BEGIN SUPPLIED RECORDS

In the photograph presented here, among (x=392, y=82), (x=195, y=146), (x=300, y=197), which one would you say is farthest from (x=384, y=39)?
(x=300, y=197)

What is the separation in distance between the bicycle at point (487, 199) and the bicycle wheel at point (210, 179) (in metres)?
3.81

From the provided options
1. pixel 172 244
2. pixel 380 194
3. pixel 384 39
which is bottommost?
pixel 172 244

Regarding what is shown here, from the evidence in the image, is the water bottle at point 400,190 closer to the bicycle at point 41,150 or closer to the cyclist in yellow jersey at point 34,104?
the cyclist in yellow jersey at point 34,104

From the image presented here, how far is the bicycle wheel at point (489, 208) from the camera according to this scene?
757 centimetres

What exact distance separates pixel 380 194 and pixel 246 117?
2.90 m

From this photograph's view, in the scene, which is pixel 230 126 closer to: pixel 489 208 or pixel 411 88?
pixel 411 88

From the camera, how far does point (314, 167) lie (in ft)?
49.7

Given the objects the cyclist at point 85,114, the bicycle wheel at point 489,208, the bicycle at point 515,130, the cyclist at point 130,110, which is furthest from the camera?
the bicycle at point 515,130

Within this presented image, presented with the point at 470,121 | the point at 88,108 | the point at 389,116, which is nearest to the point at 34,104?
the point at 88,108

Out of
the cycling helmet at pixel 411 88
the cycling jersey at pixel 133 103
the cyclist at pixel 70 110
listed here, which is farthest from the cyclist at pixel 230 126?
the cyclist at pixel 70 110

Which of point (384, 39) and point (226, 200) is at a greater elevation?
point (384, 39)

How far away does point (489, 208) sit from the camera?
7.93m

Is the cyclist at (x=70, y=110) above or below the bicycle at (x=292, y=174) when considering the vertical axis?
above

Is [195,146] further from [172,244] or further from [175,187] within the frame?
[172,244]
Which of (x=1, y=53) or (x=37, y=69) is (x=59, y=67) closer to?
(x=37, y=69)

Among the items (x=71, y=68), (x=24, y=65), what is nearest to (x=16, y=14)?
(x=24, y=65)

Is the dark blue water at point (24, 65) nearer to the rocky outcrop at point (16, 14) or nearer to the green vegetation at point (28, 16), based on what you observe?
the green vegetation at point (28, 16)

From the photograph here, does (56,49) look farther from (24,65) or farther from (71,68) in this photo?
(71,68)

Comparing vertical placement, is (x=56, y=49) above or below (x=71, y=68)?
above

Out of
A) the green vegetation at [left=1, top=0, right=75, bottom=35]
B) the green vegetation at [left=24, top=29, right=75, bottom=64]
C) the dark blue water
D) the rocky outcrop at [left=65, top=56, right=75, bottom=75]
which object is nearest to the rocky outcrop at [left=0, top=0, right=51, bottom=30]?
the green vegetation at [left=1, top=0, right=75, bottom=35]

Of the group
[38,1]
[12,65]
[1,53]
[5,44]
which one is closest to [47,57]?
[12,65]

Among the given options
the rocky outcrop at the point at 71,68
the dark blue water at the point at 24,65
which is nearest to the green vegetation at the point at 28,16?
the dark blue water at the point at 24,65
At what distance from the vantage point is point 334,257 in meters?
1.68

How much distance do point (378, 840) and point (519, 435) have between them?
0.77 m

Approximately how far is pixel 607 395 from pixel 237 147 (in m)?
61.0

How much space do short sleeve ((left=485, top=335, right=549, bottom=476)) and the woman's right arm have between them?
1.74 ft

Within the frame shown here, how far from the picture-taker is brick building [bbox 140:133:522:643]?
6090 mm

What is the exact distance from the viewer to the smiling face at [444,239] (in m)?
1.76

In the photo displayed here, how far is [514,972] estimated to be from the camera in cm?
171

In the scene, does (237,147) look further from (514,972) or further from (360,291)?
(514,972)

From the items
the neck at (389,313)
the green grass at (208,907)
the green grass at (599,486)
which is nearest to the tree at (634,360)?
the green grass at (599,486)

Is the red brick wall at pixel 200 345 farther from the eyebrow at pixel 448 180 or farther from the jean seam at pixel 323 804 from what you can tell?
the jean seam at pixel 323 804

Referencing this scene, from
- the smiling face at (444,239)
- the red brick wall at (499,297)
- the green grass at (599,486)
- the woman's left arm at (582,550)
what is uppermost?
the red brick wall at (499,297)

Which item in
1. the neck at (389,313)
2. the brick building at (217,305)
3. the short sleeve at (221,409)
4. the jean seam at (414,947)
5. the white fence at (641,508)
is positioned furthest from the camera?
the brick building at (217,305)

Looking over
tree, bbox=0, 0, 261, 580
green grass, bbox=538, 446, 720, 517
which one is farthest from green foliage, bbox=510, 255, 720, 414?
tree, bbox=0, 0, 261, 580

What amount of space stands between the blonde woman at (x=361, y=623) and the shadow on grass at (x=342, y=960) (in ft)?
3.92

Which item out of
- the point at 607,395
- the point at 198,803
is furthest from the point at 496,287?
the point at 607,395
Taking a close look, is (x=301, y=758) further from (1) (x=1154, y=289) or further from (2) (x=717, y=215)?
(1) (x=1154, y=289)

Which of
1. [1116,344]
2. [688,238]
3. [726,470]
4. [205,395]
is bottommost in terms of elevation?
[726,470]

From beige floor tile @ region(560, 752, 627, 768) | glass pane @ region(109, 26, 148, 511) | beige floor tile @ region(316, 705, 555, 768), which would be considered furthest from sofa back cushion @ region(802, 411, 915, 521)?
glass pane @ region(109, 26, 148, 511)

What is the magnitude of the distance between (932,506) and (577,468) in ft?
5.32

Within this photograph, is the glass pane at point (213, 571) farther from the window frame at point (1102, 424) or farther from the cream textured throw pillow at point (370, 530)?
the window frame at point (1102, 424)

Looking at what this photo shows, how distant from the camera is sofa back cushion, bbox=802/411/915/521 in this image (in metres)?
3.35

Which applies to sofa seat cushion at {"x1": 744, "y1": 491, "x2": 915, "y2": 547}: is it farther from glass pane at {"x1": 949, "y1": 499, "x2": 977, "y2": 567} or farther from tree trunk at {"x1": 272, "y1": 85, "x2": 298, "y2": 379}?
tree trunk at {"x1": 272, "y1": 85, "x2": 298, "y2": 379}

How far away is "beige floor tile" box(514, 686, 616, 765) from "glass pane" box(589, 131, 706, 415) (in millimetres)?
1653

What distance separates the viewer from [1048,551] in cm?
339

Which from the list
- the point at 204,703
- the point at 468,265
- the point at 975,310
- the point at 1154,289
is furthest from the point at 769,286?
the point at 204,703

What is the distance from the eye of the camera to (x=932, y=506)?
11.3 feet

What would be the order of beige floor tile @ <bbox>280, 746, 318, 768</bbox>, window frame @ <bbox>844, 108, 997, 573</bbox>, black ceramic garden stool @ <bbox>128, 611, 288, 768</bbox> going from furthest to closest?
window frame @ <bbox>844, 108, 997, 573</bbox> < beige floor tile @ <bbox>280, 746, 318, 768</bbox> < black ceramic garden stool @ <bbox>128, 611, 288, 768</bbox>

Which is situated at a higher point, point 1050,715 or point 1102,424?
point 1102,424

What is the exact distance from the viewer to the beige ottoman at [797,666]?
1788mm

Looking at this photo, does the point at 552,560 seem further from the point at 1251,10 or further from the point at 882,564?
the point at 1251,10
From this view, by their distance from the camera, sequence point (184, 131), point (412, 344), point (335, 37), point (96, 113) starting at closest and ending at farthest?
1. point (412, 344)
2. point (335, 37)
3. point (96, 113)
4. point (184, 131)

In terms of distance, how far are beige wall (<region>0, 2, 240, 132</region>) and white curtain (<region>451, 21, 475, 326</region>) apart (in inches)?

END SUPPLIED RECORDS

* TASK DIRECTIONS *
Extract all the entries word for word.

* REPLY TO THE TASK *
In the photograph presented here, among (x=392, y=82), (x=195, y=146), (x=300, y=197), which one would you say is farthest from (x=384, y=39)?
(x=300, y=197)

What is the separation in distance between the bicycle at point (487, 199) and the bicycle wheel at point (210, 179) (in metres)?
3.81

From the provided options
1. pixel 172 244
2. pixel 380 194
3. pixel 384 39
which is bottommost?
pixel 172 244

Regarding what is shown here, from the evidence in the image, is the water bottle at point 400,190 closer to the bicycle at point 41,150 or closer to the cyclist in yellow jersey at point 34,104?
the cyclist in yellow jersey at point 34,104

From the image presented here, how far is the bicycle wheel at point (489, 208) from the camera according to this scene?
757 centimetres

What exact distance separates pixel 380 194 and pixel 246 117?
2.90 m

From this photograph's view, in the scene, which is pixel 230 126 closer to: pixel 489 208 or pixel 411 88?
pixel 411 88

From the camera, how far does point (314, 167) lie (in ft)?
49.7

Given the objects the cyclist at point 85,114, the bicycle wheel at point 489,208, the bicycle at point 515,130, the cyclist at point 130,110, which is furthest from the camera?
the bicycle at point 515,130

Within this presented image, presented with the point at 470,121 | the point at 88,108 | the point at 389,116, which is nearest to the point at 34,104?
the point at 88,108

Out of
the cycling helmet at pixel 411 88
the cycling jersey at pixel 133 103
the cyclist at pixel 70 110
listed here, which is farthest from the cyclist at pixel 230 126?
the cyclist at pixel 70 110

Which of point (384, 39) and point (226, 200) is at a greater elevation?
point (384, 39)

How far away does point (489, 208) sit from the camera?
7.93m

Is the cyclist at (x=70, y=110) above or below the bicycle at (x=292, y=174) when considering the vertical axis?
above

Is [195,146] further from [172,244] or further from [175,187] within the frame?
[172,244]
Which of (x=1, y=53) or (x=37, y=69) is (x=59, y=67) closer to?
(x=37, y=69)

Among the items (x=71, y=68), (x=24, y=65), what is nearest to (x=16, y=14)?
(x=24, y=65)

Is the dark blue water at point (24, 65) nearer to the rocky outcrop at point (16, 14) or nearer to the green vegetation at point (28, 16), based on what you observe?
the green vegetation at point (28, 16)

From the photograph here, does (56,49) look farther from (24,65) or farther from (71,68) in this photo?
(71,68)

Comparing vertical placement, is (x=56, y=49) above or below (x=71, y=68)?
above

Out of
A) the green vegetation at [left=1, top=0, right=75, bottom=35]
B) the green vegetation at [left=24, top=29, right=75, bottom=64]
C) the dark blue water
D) the rocky outcrop at [left=65, top=56, right=75, bottom=75]
which object is nearest to the rocky outcrop at [left=0, top=0, right=51, bottom=30]?
the green vegetation at [left=1, top=0, right=75, bottom=35]

Of the group
[38,1]
[12,65]
[1,53]
[5,44]
which one is closest to [47,57]?
[12,65]

Among the given options
the rocky outcrop at the point at 71,68
the dark blue water at the point at 24,65
which is nearest to the green vegetation at the point at 28,16?
the dark blue water at the point at 24,65
At what distance from the vantage point is point 334,257 in meters?
1.68

How much distance do point (378, 840) and point (519, 435) have between them?
0.77 m

Approximately how far is pixel 607 395 from pixel 237 147 (in m)?
61.0

How much space do short sleeve ((left=485, top=335, right=549, bottom=476)) and the woman's right arm have between them?
1.74 ft

Within the frame shown here, how far from the picture-taker is brick building [bbox 140:133:522:643]?
6090 mm

What is the exact distance from the viewer to the smiling face at [444,239] (in m)?
1.76

In the photo displayed here, how far is [514,972] estimated to be from the camera in cm?
171

In the scene, does (237,147) look further from (514,972) or further from (360,291)?
(514,972)

From the items
the neck at (389,313)
the green grass at (208,907)
the green grass at (599,486)
which is nearest to the tree at (634,360)?
the green grass at (599,486)

Is the red brick wall at pixel 200 345 farther from the eyebrow at pixel 448 180 or farther from the jean seam at pixel 323 804 from what you can tell?
the jean seam at pixel 323 804

Referencing this scene, from
- the smiling face at (444,239)
- the red brick wall at (499,297)
- the green grass at (599,486)
- the woman's left arm at (582,550)
what is uppermost?
the red brick wall at (499,297)

Which item in
1. the neck at (389,313)
2. the brick building at (217,305)
3. the short sleeve at (221,409)
4. the jean seam at (414,947)
5. the white fence at (641,508)
is positioned furthest from the camera?
the brick building at (217,305)

Looking over
tree, bbox=0, 0, 261, 580
green grass, bbox=538, 446, 720, 517
which one is farthest from green foliage, bbox=510, 255, 720, 414?
tree, bbox=0, 0, 261, 580

What amount of space stands between the blonde woman at (x=361, y=623) and the shadow on grass at (x=342, y=960) (in ft)?
3.92

Which item out of
- the point at 607,395
- the point at 198,803
is furthest from the point at 496,287?
the point at 607,395
Taking a close look, is (x=301, y=758) further from (1) (x=1154, y=289) or further from (2) (x=717, y=215)?
(1) (x=1154, y=289)

Which of
1. [1116,344]
2. [688,238]
3. [726,470]
4. [205,395]
is bottommost in terms of elevation?
[726,470]

From beige floor tile @ region(560, 752, 627, 768) | glass pane @ region(109, 26, 148, 511) | beige floor tile @ region(316, 705, 555, 768), which would be considered furthest from sofa back cushion @ region(802, 411, 915, 521)?
glass pane @ region(109, 26, 148, 511)

What is the magnitude of the distance between (932,506) and (577,468) in ft?
5.32

Within this photograph, is the glass pane at point (213, 571) farther from the window frame at point (1102, 424) or farther from the cream textured throw pillow at point (370, 530)?
the window frame at point (1102, 424)

Looking at what this photo shows, how distant from the camera is sofa back cushion, bbox=802/411/915/521 in this image (in metres)?
3.35

Which applies to sofa seat cushion at {"x1": 744, "y1": 491, "x2": 915, "y2": 547}: is it farther from glass pane at {"x1": 949, "y1": 499, "x2": 977, "y2": 567} or farther from tree trunk at {"x1": 272, "y1": 85, "x2": 298, "y2": 379}?
tree trunk at {"x1": 272, "y1": 85, "x2": 298, "y2": 379}

How far away is "beige floor tile" box(514, 686, 616, 765) from "glass pane" box(589, 131, 706, 415) (in millimetres)?
1653

What distance separates the viewer from [1048,551] in cm?
339

Which from the list
- the point at 204,703
- the point at 468,265
- the point at 975,310
- the point at 1154,289
is furthest from the point at 769,286?
the point at 204,703

What is the distance from the eye of the camera to (x=932, y=506)?
11.3 feet

What would be the order of beige floor tile @ <bbox>280, 746, 318, 768</bbox>, window frame @ <bbox>844, 108, 997, 573</bbox>, black ceramic garden stool @ <bbox>128, 611, 288, 768</bbox> going from furthest to closest?
window frame @ <bbox>844, 108, 997, 573</bbox> < beige floor tile @ <bbox>280, 746, 318, 768</bbox> < black ceramic garden stool @ <bbox>128, 611, 288, 768</bbox>

Which is situated at a higher point, point 1050,715 or point 1102,424?
point 1102,424

What is the exact distance from the viewer to the beige ottoman at [797,666]?
1788mm

Looking at this photo, does the point at 552,560 seem further from the point at 1251,10 or further from the point at 882,564?
the point at 1251,10
From this view, by their distance from the camera, sequence point (184, 131), point (412, 344), point (335, 37), point (96, 113) starting at closest and ending at farthest?
1. point (412, 344)
2. point (335, 37)
3. point (96, 113)
4. point (184, 131)

In terms of distance, how far are beige wall (<region>0, 2, 240, 132</region>) and white curtain (<region>451, 21, 475, 326</region>) apart (in inches)?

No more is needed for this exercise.